Now, when President Ahmadinejad wrote to President Bush, it was a horrible letter, and I never thought that President Bush and [the] president of Iran should become pen pals. But I do think, if you look at the letter, in addition to all of the terrible language and saber rattling, there were some very important points—about social justice, about America’s role, a variety of issues.
And even as I was at the rather peculiar meeting we had at the White House, between the president and the “former people,” as I call us … I did suggest to the president that somebody at a very high level needed to give a speech to respond to what was in that letter.
on awakening to art
My mother … was the daughter of Mexican immigrants in a working class, never had much education, but she loved poetry. And she had been educated in the public-school system at a time when they still made people memorize poems, and her own father had liked poetry—he was a vaquero. And so she had all these poems by heart.

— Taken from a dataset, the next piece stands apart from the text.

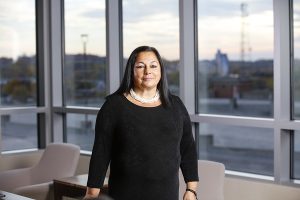 Marcelina Nobrega Courtney, ESL's senior vice president of retail banking. (Matt Wittmeyer)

And I think my earliest awakening—in an ugly, poor neighborhood in Los Angeles—to what art was, was just to hear my mother recite these things. For years I didn’t understand that sometimes by reciting them, she was telling me something about her life she couldn’t tell me directly; she was expressing the sorrows of her life, in a way.
But the poem of hers that I remember most vividly her reciting was “Annabel Lee.” And I just hear,
It was many and many a year ago,
In a kingdom by the sea,
That a maiden there lived whom you may know
By the name of Annabel Lee …
And this opened up … a kind of hunger on one hand, and an awareness on the other, that probably took me twenty, thirty years to understand … But I realized right away … that beauty kind of stopped me dead in my tracks. I mean, the nun would play a record of Chopin, and everybody else would be poking each other with pencils, and I would be there like [sound of rapt awe].
And so, I knew that I wanted to go wherever this stuff was. There was no signpost in my neighborhood; there was nobody who’d gone to college or did this. And so in my own way I kind of groped, over the next ten to fifteen years, largely through music, which is the only art that the poor are offered training in, in this country. And … I became first a musician (I wanted to become a composer), and then I eventually became a poet.
But it seems to me it’s that awakening to the full potential of what your life might be—beyond the possibilities your own family, your own class, your own race, your own neighborhood gives you—which is one of the great human gifts that art affords.